Description of the data and file structure
This dataset is composed on 5 excel files and 1 csv file. Each of them contain the raw data used for the analyses of the paper. The analysed variable are Survival, Growth, Feeding rate, Metabolic rate, CTmax. "CTmax.xlsx" Columns = Population (code), Temperature (Temperature of exposure, C°), CTMax (°C), Latitude (°), MeanSST (Summer mean Sea surface temperature, °C), SeasonLength (Day), MaxSST (Maximal SST, °C), Spawnmeansst (Mean SST of the spawning period, °C), Upper25thperc (Upper 25th percentile SST, °C), Upper10thperc (°C).
"Feeding_rate.xlsx" Columns = Temperature (Temperature of exposure, C°), CTMax (°C), Latitude (°), MeanSST (Summer mean Sea surface temperature, °C), SeasonLength (Day), MaxSST (Maximal SST, °C), Spawnmeansst (Mean SST of the spawning period, °C), Upper25thperc (Upper 25th percentile SST, °C), Upper10thperc (°C), lastrate (feeding rate, g day-1) Size2 (size at the end of exposure, mm).
"Growth_dataset.xlsx" Columns = Shellgrowth (growth of the shell after exposure, mm), Temperature (Temperature of exposure, C°), CTMax (°C), Latitude (°), MeanSST (Summer mean Sea surface temperature, °C), SeasonLength (Day), MaxSST (Maximal SST, °C), Spawnmeansst (Mean SST of the spawning period, °C), Upper25thperc (Upper 25th percentile SST, °C), Upper10thperc (°C).
"Metabolic_rate.csv" Columns = MO2 (metabolic rate O2 h-1), Population (code), Temperature (Temperature of exposure, C°), CTMax (°C), Latitude (°), MeanSST (Summer mean Sea surface temperature, °C), SeasonLength (Day), MaxSST (Maximal SST, °C), Spawnmeansst (Mean SST of the spawning period, °C), Upper25thperc (Upper 25th percentile SST, °C), Upper10thperc (°C).
"Survival.xlsx" Columns = Survival (Until end of exposure, 1 = alive, 0 = dead), Population (code), Temperature (Temperature of exposure, C°), CTMax (°C), Latitude (°), MeanSST (Summer mean Sea surface temperature, °C), SeasonLength (Day), MaxSST (Maximal SST, °C), Spawnmeansst (Mean SST of the spawning period, °C), Upper25thperc (Upper 25th percentile SST, °C), Upper10thperc (°C).

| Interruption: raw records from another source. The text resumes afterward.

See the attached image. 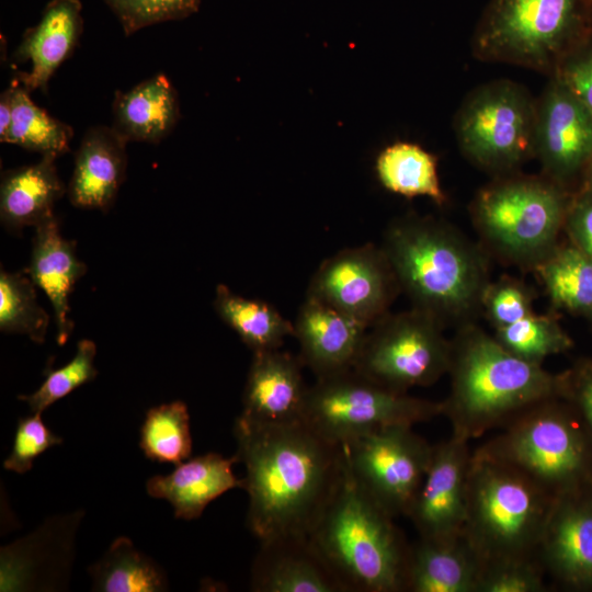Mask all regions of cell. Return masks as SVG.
<instances>
[{"label": "cell", "mask_w": 592, "mask_h": 592, "mask_svg": "<svg viewBox=\"0 0 592 592\" xmlns=\"http://www.w3.org/2000/svg\"><path fill=\"white\" fill-rule=\"evenodd\" d=\"M234 435L246 467L250 532L259 542L308 536L340 480L342 445L304 421L257 424L238 415Z\"/></svg>", "instance_id": "1"}, {"label": "cell", "mask_w": 592, "mask_h": 592, "mask_svg": "<svg viewBox=\"0 0 592 592\" xmlns=\"http://www.w3.org/2000/svg\"><path fill=\"white\" fill-rule=\"evenodd\" d=\"M411 308L443 328L474 322L490 283L487 251L453 226L407 215L385 230L380 244Z\"/></svg>", "instance_id": "2"}, {"label": "cell", "mask_w": 592, "mask_h": 592, "mask_svg": "<svg viewBox=\"0 0 592 592\" xmlns=\"http://www.w3.org/2000/svg\"><path fill=\"white\" fill-rule=\"evenodd\" d=\"M451 341V389L442 415L452 435L480 437L542 401L561 398V374L514 355L474 322L457 328Z\"/></svg>", "instance_id": "3"}, {"label": "cell", "mask_w": 592, "mask_h": 592, "mask_svg": "<svg viewBox=\"0 0 592 592\" xmlns=\"http://www.w3.org/2000/svg\"><path fill=\"white\" fill-rule=\"evenodd\" d=\"M394 520L354 478L343 452L340 480L308 536L345 592H402L410 544Z\"/></svg>", "instance_id": "4"}, {"label": "cell", "mask_w": 592, "mask_h": 592, "mask_svg": "<svg viewBox=\"0 0 592 592\" xmlns=\"http://www.w3.org/2000/svg\"><path fill=\"white\" fill-rule=\"evenodd\" d=\"M554 499L517 469L476 448L462 535L481 569L503 561L538 559Z\"/></svg>", "instance_id": "5"}, {"label": "cell", "mask_w": 592, "mask_h": 592, "mask_svg": "<svg viewBox=\"0 0 592 592\" xmlns=\"http://www.w3.org/2000/svg\"><path fill=\"white\" fill-rule=\"evenodd\" d=\"M478 447L533 480L551 497L592 486V439L563 398L542 401Z\"/></svg>", "instance_id": "6"}, {"label": "cell", "mask_w": 592, "mask_h": 592, "mask_svg": "<svg viewBox=\"0 0 592 592\" xmlns=\"http://www.w3.org/2000/svg\"><path fill=\"white\" fill-rule=\"evenodd\" d=\"M568 206L559 183L547 178H501L479 191L471 217L486 251L535 270L558 246Z\"/></svg>", "instance_id": "7"}, {"label": "cell", "mask_w": 592, "mask_h": 592, "mask_svg": "<svg viewBox=\"0 0 592 592\" xmlns=\"http://www.w3.org/2000/svg\"><path fill=\"white\" fill-rule=\"evenodd\" d=\"M585 29L592 0H490L474 46L482 58L545 68Z\"/></svg>", "instance_id": "8"}, {"label": "cell", "mask_w": 592, "mask_h": 592, "mask_svg": "<svg viewBox=\"0 0 592 592\" xmlns=\"http://www.w3.org/2000/svg\"><path fill=\"white\" fill-rule=\"evenodd\" d=\"M442 413V401L389 389L351 368L316 378L308 388L303 421L341 445L383 428L413 426Z\"/></svg>", "instance_id": "9"}, {"label": "cell", "mask_w": 592, "mask_h": 592, "mask_svg": "<svg viewBox=\"0 0 592 592\" xmlns=\"http://www.w3.org/2000/svg\"><path fill=\"white\" fill-rule=\"evenodd\" d=\"M429 315L390 311L368 328L354 369L389 389L428 387L448 373L452 341Z\"/></svg>", "instance_id": "10"}, {"label": "cell", "mask_w": 592, "mask_h": 592, "mask_svg": "<svg viewBox=\"0 0 592 592\" xmlns=\"http://www.w3.org/2000/svg\"><path fill=\"white\" fill-rule=\"evenodd\" d=\"M536 106L516 83L497 81L475 90L456 119L464 155L478 167L505 174L534 153Z\"/></svg>", "instance_id": "11"}, {"label": "cell", "mask_w": 592, "mask_h": 592, "mask_svg": "<svg viewBox=\"0 0 592 592\" xmlns=\"http://www.w3.org/2000/svg\"><path fill=\"white\" fill-rule=\"evenodd\" d=\"M412 428L391 425L341 444L354 478L394 517L408 516L433 453Z\"/></svg>", "instance_id": "12"}, {"label": "cell", "mask_w": 592, "mask_h": 592, "mask_svg": "<svg viewBox=\"0 0 592 592\" xmlns=\"http://www.w3.org/2000/svg\"><path fill=\"white\" fill-rule=\"evenodd\" d=\"M401 294L380 246L364 243L325 259L312 274L306 296L372 327Z\"/></svg>", "instance_id": "13"}, {"label": "cell", "mask_w": 592, "mask_h": 592, "mask_svg": "<svg viewBox=\"0 0 592 592\" xmlns=\"http://www.w3.org/2000/svg\"><path fill=\"white\" fill-rule=\"evenodd\" d=\"M471 457L469 441L455 435L433 446L429 468L407 516L419 537L462 536Z\"/></svg>", "instance_id": "14"}, {"label": "cell", "mask_w": 592, "mask_h": 592, "mask_svg": "<svg viewBox=\"0 0 592 592\" xmlns=\"http://www.w3.org/2000/svg\"><path fill=\"white\" fill-rule=\"evenodd\" d=\"M538 559L562 588L592 592V486L554 499Z\"/></svg>", "instance_id": "15"}, {"label": "cell", "mask_w": 592, "mask_h": 592, "mask_svg": "<svg viewBox=\"0 0 592 592\" xmlns=\"http://www.w3.org/2000/svg\"><path fill=\"white\" fill-rule=\"evenodd\" d=\"M82 511L47 520L36 531L1 548V591H50L69 578Z\"/></svg>", "instance_id": "16"}, {"label": "cell", "mask_w": 592, "mask_h": 592, "mask_svg": "<svg viewBox=\"0 0 592 592\" xmlns=\"http://www.w3.org/2000/svg\"><path fill=\"white\" fill-rule=\"evenodd\" d=\"M534 153L557 183L592 158V114L557 77L536 106Z\"/></svg>", "instance_id": "17"}, {"label": "cell", "mask_w": 592, "mask_h": 592, "mask_svg": "<svg viewBox=\"0 0 592 592\" xmlns=\"http://www.w3.org/2000/svg\"><path fill=\"white\" fill-rule=\"evenodd\" d=\"M299 356L280 349L253 353L239 414L257 424L303 421L308 394Z\"/></svg>", "instance_id": "18"}, {"label": "cell", "mask_w": 592, "mask_h": 592, "mask_svg": "<svg viewBox=\"0 0 592 592\" xmlns=\"http://www.w3.org/2000/svg\"><path fill=\"white\" fill-rule=\"evenodd\" d=\"M299 358L321 378L354 367L368 327L327 304L305 296L295 321Z\"/></svg>", "instance_id": "19"}, {"label": "cell", "mask_w": 592, "mask_h": 592, "mask_svg": "<svg viewBox=\"0 0 592 592\" xmlns=\"http://www.w3.org/2000/svg\"><path fill=\"white\" fill-rule=\"evenodd\" d=\"M250 588L255 592H345L309 536L260 542Z\"/></svg>", "instance_id": "20"}, {"label": "cell", "mask_w": 592, "mask_h": 592, "mask_svg": "<svg viewBox=\"0 0 592 592\" xmlns=\"http://www.w3.org/2000/svg\"><path fill=\"white\" fill-rule=\"evenodd\" d=\"M238 456L225 457L219 453H206L175 466L168 475H156L146 482L147 493L167 500L173 508L175 519H198L206 506L235 488H243V479L234 474Z\"/></svg>", "instance_id": "21"}, {"label": "cell", "mask_w": 592, "mask_h": 592, "mask_svg": "<svg viewBox=\"0 0 592 592\" xmlns=\"http://www.w3.org/2000/svg\"><path fill=\"white\" fill-rule=\"evenodd\" d=\"M24 272L49 299L57 342L65 344L73 329L69 317V296L76 283L86 274L87 265L77 255L76 242L60 234L55 216L35 227L31 259Z\"/></svg>", "instance_id": "22"}, {"label": "cell", "mask_w": 592, "mask_h": 592, "mask_svg": "<svg viewBox=\"0 0 592 592\" xmlns=\"http://www.w3.org/2000/svg\"><path fill=\"white\" fill-rule=\"evenodd\" d=\"M127 140L114 128H90L76 153L68 185L70 203L79 208L107 210L125 179Z\"/></svg>", "instance_id": "23"}, {"label": "cell", "mask_w": 592, "mask_h": 592, "mask_svg": "<svg viewBox=\"0 0 592 592\" xmlns=\"http://www.w3.org/2000/svg\"><path fill=\"white\" fill-rule=\"evenodd\" d=\"M80 0H52L39 22L24 34L14 58L31 61L29 72H20L16 81L29 92L43 89L69 56L82 31Z\"/></svg>", "instance_id": "24"}, {"label": "cell", "mask_w": 592, "mask_h": 592, "mask_svg": "<svg viewBox=\"0 0 592 592\" xmlns=\"http://www.w3.org/2000/svg\"><path fill=\"white\" fill-rule=\"evenodd\" d=\"M481 563L462 536L422 538L410 545L405 591L477 592Z\"/></svg>", "instance_id": "25"}, {"label": "cell", "mask_w": 592, "mask_h": 592, "mask_svg": "<svg viewBox=\"0 0 592 592\" xmlns=\"http://www.w3.org/2000/svg\"><path fill=\"white\" fill-rule=\"evenodd\" d=\"M46 155L30 166L3 173L0 185V219L11 234L36 227L54 216L55 203L65 189L58 177L55 159Z\"/></svg>", "instance_id": "26"}, {"label": "cell", "mask_w": 592, "mask_h": 592, "mask_svg": "<svg viewBox=\"0 0 592 592\" xmlns=\"http://www.w3.org/2000/svg\"><path fill=\"white\" fill-rule=\"evenodd\" d=\"M177 92L163 75L117 91L113 102L114 128L127 140L158 143L179 118Z\"/></svg>", "instance_id": "27"}, {"label": "cell", "mask_w": 592, "mask_h": 592, "mask_svg": "<svg viewBox=\"0 0 592 592\" xmlns=\"http://www.w3.org/2000/svg\"><path fill=\"white\" fill-rule=\"evenodd\" d=\"M214 308L252 353L280 349L294 335L293 322L273 305L238 295L225 284L216 286Z\"/></svg>", "instance_id": "28"}, {"label": "cell", "mask_w": 592, "mask_h": 592, "mask_svg": "<svg viewBox=\"0 0 592 592\" xmlns=\"http://www.w3.org/2000/svg\"><path fill=\"white\" fill-rule=\"evenodd\" d=\"M88 571L93 591L161 592L169 588L162 567L126 536L115 538Z\"/></svg>", "instance_id": "29"}, {"label": "cell", "mask_w": 592, "mask_h": 592, "mask_svg": "<svg viewBox=\"0 0 592 592\" xmlns=\"http://www.w3.org/2000/svg\"><path fill=\"white\" fill-rule=\"evenodd\" d=\"M376 174L392 193L409 198L426 196L437 205L446 202L436 157L419 145L399 141L386 147L376 159Z\"/></svg>", "instance_id": "30"}, {"label": "cell", "mask_w": 592, "mask_h": 592, "mask_svg": "<svg viewBox=\"0 0 592 592\" xmlns=\"http://www.w3.org/2000/svg\"><path fill=\"white\" fill-rule=\"evenodd\" d=\"M534 271L554 307L592 315V260L577 246H557Z\"/></svg>", "instance_id": "31"}, {"label": "cell", "mask_w": 592, "mask_h": 592, "mask_svg": "<svg viewBox=\"0 0 592 592\" xmlns=\"http://www.w3.org/2000/svg\"><path fill=\"white\" fill-rule=\"evenodd\" d=\"M12 87V117L2 143L58 157L69 151L72 128L38 107L16 80Z\"/></svg>", "instance_id": "32"}, {"label": "cell", "mask_w": 592, "mask_h": 592, "mask_svg": "<svg viewBox=\"0 0 592 592\" xmlns=\"http://www.w3.org/2000/svg\"><path fill=\"white\" fill-rule=\"evenodd\" d=\"M139 447L151 462L179 465L192 455L190 413L181 400L150 408L139 431Z\"/></svg>", "instance_id": "33"}, {"label": "cell", "mask_w": 592, "mask_h": 592, "mask_svg": "<svg viewBox=\"0 0 592 592\" xmlns=\"http://www.w3.org/2000/svg\"><path fill=\"white\" fill-rule=\"evenodd\" d=\"M49 315L38 304L35 284L25 272H0V330L45 341Z\"/></svg>", "instance_id": "34"}, {"label": "cell", "mask_w": 592, "mask_h": 592, "mask_svg": "<svg viewBox=\"0 0 592 592\" xmlns=\"http://www.w3.org/2000/svg\"><path fill=\"white\" fill-rule=\"evenodd\" d=\"M494 339L509 352L543 365L544 361L571 348V340L551 315L534 311L521 320L494 330Z\"/></svg>", "instance_id": "35"}, {"label": "cell", "mask_w": 592, "mask_h": 592, "mask_svg": "<svg viewBox=\"0 0 592 592\" xmlns=\"http://www.w3.org/2000/svg\"><path fill=\"white\" fill-rule=\"evenodd\" d=\"M95 355V343L89 339L80 340L70 362L60 368L47 369L45 379L37 390L30 395H20L18 398L26 402L32 412L43 413L53 403L96 377Z\"/></svg>", "instance_id": "36"}, {"label": "cell", "mask_w": 592, "mask_h": 592, "mask_svg": "<svg viewBox=\"0 0 592 592\" xmlns=\"http://www.w3.org/2000/svg\"><path fill=\"white\" fill-rule=\"evenodd\" d=\"M535 295L530 286L504 275L488 284L482 297V311L496 329L512 325L532 314Z\"/></svg>", "instance_id": "37"}, {"label": "cell", "mask_w": 592, "mask_h": 592, "mask_svg": "<svg viewBox=\"0 0 592 592\" xmlns=\"http://www.w3.org/2000/svg\"><path fill=\"white\" fill-rule=\"evenodd\" d=\"M119 20L126 35L143 27L190 16L201 0H104Z\"/></svg>", "instance_id": "38"}, {"label": "cell", "mask_w": 592, "mask_h": 592, "mask_svg": "<svg viewBox=\"0 0 592 592\" xmlns=\"http://www.w3.org/2000/svg\"><path fill=\"white\" fill-rule=\"evenodd\" d=\"M545 574L538 559L488 565L481 569L477 592H544Z\"/></svg>", "instance_id": "39"}, {"label": "cell", "mask_w": 592, "mask_h": 592, "mask_svg": "<svg viewBox=\"0 0 592 592\" xmlns=\"http://www.w3.org/2000/svg\"><path fill=\"white\" fill-rule=\"evenodd\" d=\"M61 443L62 437L45 424L42 413L32 412L19 419L12 449L3 462V468L19 475L26 474L35 458Z\"/></svg>", "instance_id": "40"}, {"label": "cell", "mask_w": 592, "mask_h": 592, "mask_svg": "<svg viewBox=\"0 0 592 592\" xmlns=\"http://www.w3.org/2000/svg\"><path fill=\"white\" fill-rule=\"evenodd\" d=\"M561 375V398L574 408L592 439V361L581 362Z\"/></svg>", "instance_id": "41"}, {"label": "cell", "mask_w": 592, "mask_h": 592, "mask_svg": "<svg viewBox=\"0 0 592 592\" xmlns=\"http://www.w3.org/2000/svg\"><path fill=\"white\" fill-rule=\"evenodd\" d=\"M592 114V48L569 57L557 76Z\"/></svg>", "instance_id": "42"}, {"label": "cell", "mask_w": 592, "mask_h": 592, "mask_svg": "<svg viewBox=\"0 0 592 592\" xmlns=\"http://www.w3.org/2000/svg\"><path fill=\"white\" fill-rule=\"evenodd\" d=\"M565 225L573 244L592 260V189L568 207Z\"/></svg>", "instance_id": "43"}, {"label": "cell", "mask_w": 592, "mask_h": 592, "mask_svg": "<svg viewBox=\"0 0 592 592\" xmlns=\"http://www.w3.org/2000/svg\"><path fill=\"white\" fill-rule=\"evenodd\" d=\"M12 87L1 93L0 98V140L5 138L12 117Z\"/></svg>", "instance_id": "44"}, {"label": "cell", "mask_w": 592, "mask_h": 592, "mask_svg": "<svg viewBox=\"0 0 592 592\" xmlns=\"http://www.w3.org/2000/svg\"><path fill=\"white\" fill-rule=\"evenodd\" d=\"M588 164L590 166V172H589V184H590V187H589V189H592V158H591V160L588 162Z\"/></svg>", "instance_id": "45"}]
</instances>
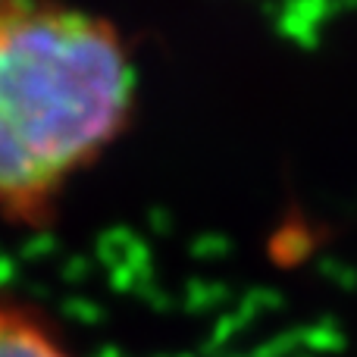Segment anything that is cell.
Returning a JSON list of instances; mask_svg holds the SVG:
<instances>
[{
    "mask_svg": "<svg viewBox=\"0 0 357 357\" xmlns=\"http://www.w3.org/2000/svg\"><path fill=\"white\" fill-rule=\"evenodd\" d=\"M138 100L123 31L63 0H0V220L41 226Z\"/></svg>",
    "mask_w": 357,
    "mask_h": 357,
    "instance_id": "6da1fadb",
    "label": "cell"
},
{
    "mask_svg": "<svg viewBox=\"0 0 357 357\" xmlns=\"http://www.w3.org/2000/svg\"><path fill=\"white\" fill-rule=\"evenodd\" d=\"M0 357H75V351L44 314L0 295Z\"/></svg>",
    "mask_w": 357,
    "mask_h": 357,
    "instance_id": "7a4b0ae2",
    "label": "cell"
}]
</instances>
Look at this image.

"TPC_estimation_CI.xlsx" columns = MeanSST (Summer mean Sea surface temperature, °C), Corresponding location (code) ,Param (type of parameter) Estimation (value of the parameter) CI_Lower (lower confidence interval) CI_Upper (upper confidence interval).
Code/Software
The code files (.R) are: "best_AIC_combination_selection.R" - the code used to select the best model through every combinations of factors and polynomial degrees - , "Models and plots for each variable.R" - The models selected for each variable and the plots created based on these models - , "Rmax bootstrap CI.R", "Thermal breadth bootstrap CI.R", "Topt bootstrap CI.R" - The bootstrap methodology used to extract TPC parameters (Rmax, Topt, Breadth, respectively) from predictions based on the selected model for Feeding rate and Growth and their correspondant confidence intervals - , "Models_and_plots_for_each_variable.R" - The models with plot for each variable -, "Rmax_bootstrap_CI.R" - Rmax bootstrap to obtain the confidence intervals of the parameter -, "Thermal_breadth_bootstrap_CI.R" - Thermal breadth bootstrap to obtain the confidence intervals of the parameter -, "Topt_bootstrap_CI.R" - Thermal optimum bootstrap to obtain the confidence intervals of the parameter -, "Map_Figure1.R" - Code used to make the map of figure 1, using the data from "Litto_locations.xlsx" - , "Plot_figure3.R" - Code to create the plot of Figure 3 based on "TPC_estimation_CI.xlsx" data -.